Discovery and characterization of a new family of lytic polysaccharide monooxygenases

Abstract

Lytic polysaccharide monooxygenases (LPMOs) are a recently discovered class of enzymes capable of oxidizing recalcitrant polysaccharides. They are attracting considerable attention owing to their potential use in biomass conversion, notably in the production of biofuels. Previous studies have identified two discrete sequence-based families of these enzymes termed AA9 (formerly GH61) and AA10 (formerly CBM33). Here, we report the discovery of a third family of LPMOs. Using a chitin-degrading exemplar from Aspergillus oryzae, we show that the three-dimensional structure of the enzyme shares some features of the previous two classes of LPMOs, including a copper active center featuring the 'histidine brace' active site, but is distinct in terms of its active site details and its EPR spectroscopy.
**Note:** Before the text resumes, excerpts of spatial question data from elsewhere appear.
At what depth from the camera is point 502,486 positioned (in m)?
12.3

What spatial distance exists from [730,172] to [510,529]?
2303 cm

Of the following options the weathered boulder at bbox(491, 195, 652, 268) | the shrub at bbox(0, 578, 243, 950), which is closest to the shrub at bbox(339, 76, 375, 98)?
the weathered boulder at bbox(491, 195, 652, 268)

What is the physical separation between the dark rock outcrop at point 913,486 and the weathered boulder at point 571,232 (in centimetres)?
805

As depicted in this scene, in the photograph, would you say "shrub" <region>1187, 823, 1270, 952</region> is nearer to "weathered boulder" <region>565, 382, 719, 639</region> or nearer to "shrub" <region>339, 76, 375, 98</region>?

The newly characterized AA11 family expands the LPMO clan, potentially broadening both the range of potential substrates and the types of reactive copper-oxygen species formed at the active site of LPMOs.

Figure 1

Structure of typical AA9 and active sites of AA9 and AA10. (a) Overall structure of AA9 from Thermoascus aurantiacus with the active site copper shown as a sphere and active site residues shown as sticks, (b) schematic representations of the Cu active sites observed in AA9 and AA10 structures.

Figure 2

“Module walking” to discover new LPMOs.

Figure 3

Copper binding affinity and oxidative activity of Ao(AA11). (a) ITC thermogram of Zn²⁺ displacement by Cu²⁺ from the active site of Ao(AA11). (b) MALDI-TOF analysis of Ao(AA11) action on squid-pen chitin. DPn_al = aldonic acid, DPn₋₂ = oxidation from R-OH to R=O, (measured MW). DP5/DP5₋₂ +Na⁺ (1056.4, 1054.4), DP5_al +Na⁺ (1072.4), DP5_al⁻ +2Na⁺ (1094.4), DP6/DP6₋₂ +Na⁺ (1259.5, 1257.5), DP6_al +Na⁺ (1275.5), DP6_al⁻ +2Na⁺ (1297.5), DP7/DP7₋₂ +Na⁺ (1462.6, 1460.6), DP7_al +Na⁺ (1478.6), DP7_al⁻ +2Na⁺ (1500.6), DP8/DP8₋₂ +Na⁺ (1665.6, 1663.6), DP8_al +Na⁺ (1681.6), DP8_al⁻ +2Na⁺ (1703.6), DP9/DP9₋₂ +Na⁺ (1868.7, 1866.7), DP9_al +Na⁺ (1884.7), DP10/DP10₋₂ +Na⁺ (2071.8, 2069.8), DP10_al +Na⁺ (2087.8), DP10_al⁻ +2Na⁺ (2109.8). Magnified region of DP6 is shown in Supplementary Fig. 3.

Figure 4

Structural comparisons of Ao(AA11) with known AA9 and AA10 enzymes. (a) 3D structure of Cu-Ao(AA11), ribbon depiction. The conserved active site residues are shown as sticks with green carbons and disulfide bonds (from conserved cysteines) as yellow sticks. (b) Overall superposition of Cu-Ao(AA11) (green) with Zn-(AA9) from T. terrestris (yellow) with rmsd = 2.6 Å over 145 Cα’s (c) Superposition of Cu-Ao(AA11) (green) with Cu-(AA10) from E. faecaelis (pink) with r.m.s.d = 2.3 Å over 118 residues overlapping with a Cα’s. (d) The electron density maps contoured at 1σ in the active site of Cu-Ao(AA11), Cu-N(His 1) = 1.97 Å, Cu-NH₂(His1) = 2.19 Å, Cu-N(His60) = 1.98 Å, N(His1)-Cu-NH₂ = 90.5°, N(His60)-Cu-NH₂ = 103.0°, N(His1)-Cu-N(His1) = 164.8°. Glu74, marked with asterisk is from a symmetry related molecule and is shown with yellow carbon atoms. (e) Active site overlay of Ao(AA11) (green carbons/copper) with Cu-AA9 from T. aurantiacus (orange carbons/copper), note side chain of conserved alanine 58, depicted as green rod in AA11. (f) The active site overlap of Cu-Ao(AA11) (green carbons/copper) with Cu-(AA10) from B. amyloliquefaciens (pink carbons/copper). See Supplementary figure 5 for stereo views of d-f.

Figure 5

The X-band EPR spectra of Cu enzymes (2500-3500 G, 9.3 GHz, 150 K) with simulations (red) of a) Cu-Ao(AA11), pH 5, 10% v/v glycerol and b) Cu-Ao(A11), pH 5, 10% v/v glycerol with 1000 equivalents of azide.